Questa è dura. Si fa, in effetti, male alle persone a cui non siamo legati, ed è un conto; semplicemente, si mette al primo posto sé stessi, e costi quel che costi. Ma ben più misterioso e grave è quando si fa male a chi ti è vicino, a cui non vorresti fare male, e ti risolvi a farlo. Perché un bambino di tre anni dice "ti odio" alla mamma? La mia impressione è che, alla fine, siamo tutti come quel bambino. Abbiamo ricevuto una carezza che non volevamo, ci sentiamo traditi per un nonnulla, pensiamo di poter fare da soli, di avere il diritto di farlo. La radice del nostro Male.
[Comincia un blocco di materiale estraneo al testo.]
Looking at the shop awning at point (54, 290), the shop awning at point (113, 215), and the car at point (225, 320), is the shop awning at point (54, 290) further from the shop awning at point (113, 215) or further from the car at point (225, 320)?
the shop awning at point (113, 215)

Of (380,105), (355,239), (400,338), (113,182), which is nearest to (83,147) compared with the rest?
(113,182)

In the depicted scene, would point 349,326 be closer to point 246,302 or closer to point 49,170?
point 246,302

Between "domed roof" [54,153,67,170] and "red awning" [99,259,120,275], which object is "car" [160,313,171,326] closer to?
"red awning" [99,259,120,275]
Perché ti va sempre via la voce?
Canti troppo, secondo me.

Si crede che sia importante qualcosa per gli altri poiché lo è per noi?
Perché è molto difficile uscir fuori di noi, e guardare tutto con sguardo obiettivo, e vedere noi stessi con lo stesso sguardo che gettiamo sugli altri. Siamo immersi nel nostro mondo; gli altri singolarmente sono un altro universo, ma non abbiamo modo di "misurarlo" se non dal nostro sistema di riferimento. Se non lo facciamo, è come se esistessimo solo noi. Ma se lo facciamo, lo facciamo da una prospettiva sbagliata - sbagliata per loro, ma non per noi.

La scuola non funziona coerentemente?
Perché, le persone sì?

C'è gente che non ordina secondo ragione [inserire la cosa disordinata]?
Lo fa per metterci alla prova, ovvio. Vuole vedere se perdiamo la pazienza.
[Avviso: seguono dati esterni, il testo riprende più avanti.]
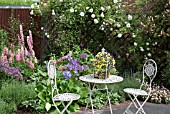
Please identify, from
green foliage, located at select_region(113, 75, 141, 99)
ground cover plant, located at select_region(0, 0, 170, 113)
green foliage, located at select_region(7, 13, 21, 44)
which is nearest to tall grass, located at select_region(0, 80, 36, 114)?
ground cover plant, located at select_region(0, 0, 170, 113)

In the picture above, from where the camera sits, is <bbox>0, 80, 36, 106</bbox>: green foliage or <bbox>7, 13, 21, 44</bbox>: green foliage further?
<bbox>7, 13, 21, 44</bbox>: green foliage

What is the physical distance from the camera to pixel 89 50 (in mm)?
7949

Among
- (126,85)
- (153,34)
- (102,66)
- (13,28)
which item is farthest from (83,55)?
(13,28)

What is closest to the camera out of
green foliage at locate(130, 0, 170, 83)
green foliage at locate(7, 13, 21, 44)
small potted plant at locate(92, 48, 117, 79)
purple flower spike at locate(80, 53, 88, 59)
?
small potted plant at locate(92, 48, 117, 79)

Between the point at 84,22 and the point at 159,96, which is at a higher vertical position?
the point at 84,22

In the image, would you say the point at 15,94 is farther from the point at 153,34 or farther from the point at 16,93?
the point at 153,34

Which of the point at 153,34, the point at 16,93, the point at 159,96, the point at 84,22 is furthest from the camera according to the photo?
the point at 84,22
Le nuvole fuggono ogni malumore?
Evidentemente ci sono tipi diversi di meteoropatia. Ci sono nuvole e nuvole. Di certo, i cumuli bianchi che sembrano di cotone, quelli che ci si metteva ad indovinarne le figure, non fanno per me. Sono come dei putti cinquecenteschi. Di cattivo gusto.
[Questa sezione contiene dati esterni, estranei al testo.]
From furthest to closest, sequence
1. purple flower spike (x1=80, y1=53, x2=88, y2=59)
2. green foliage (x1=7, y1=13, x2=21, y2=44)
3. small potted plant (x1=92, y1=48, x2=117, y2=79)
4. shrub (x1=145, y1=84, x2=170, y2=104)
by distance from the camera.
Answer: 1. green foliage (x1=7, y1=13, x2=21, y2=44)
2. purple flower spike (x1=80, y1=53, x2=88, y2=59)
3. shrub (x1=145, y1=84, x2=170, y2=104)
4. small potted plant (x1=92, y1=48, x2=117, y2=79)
Siamo come un paio di forbici?
Non condivido questa metafora. Sulle prime, l'avevo letta come "siamo bravi a separare quello che è unito", e mi ci trovavo di più. Due tendenze divaricate nel genere umano, sinceramente, non le vedo con così importanza. Piuttosto, molto meglio essere il perno, che è la parte che sostiene gli sforzi delle forbici ed è l'unica che rimane ferma. Le lame, l'impugnatura...sono solo folclore, o quasi. Parlando in fisichese, i momenti delle forze sono tutti calcolati sul perno.

4 commenti:

Ronkas ha detto...

Ehm, volevo specificare, se questo può essere ancora ambiguo, che quel mio post non è certo frutto di malizia, contestazione o superbia; né aveva lo scopo di mettere a disagio qualcuno.

Non è per colpo di genio che ho avuto quelle risposte: sarà che vedo il mondo (magari errando) più semplicemente; o che ancor più banalmente non sono quelle le mie principali e totalmente indecifrabili perplessità.
Il mio scopo era solo offrire un punto di vista, che può essere condiviso o meno.

Buona domenica!

Cassa ha detto...

In effetti, Ronkas, il dubbio non mi aveva nemmeno sfiorato. Sarei quasi curioso di sapere da cosa l'hai erroneamente dedotto - volevo soltanto dire come io avrei risposto (ed ho risposto) molto diversamente ad alcune delle domande, e che piuttosto che lasciare un commento con scritto "secondo me, invece" ho fatto un post a parte.

Buona domenica anche a te

Ronkas ha detto...

No, no, tranquillo, non ho dedotto nulla; semplicemente mi piace mettere ben in chiaro, esplicitare le cose per evitare qualunque fraintedimento, sono fatto così.
Niente di che, buonanotte! :)

Chiara ha detto...

Non capisco cosa potrebbe centrare la malizia...

E chi vi capisce! Grazie dei pdv comunque.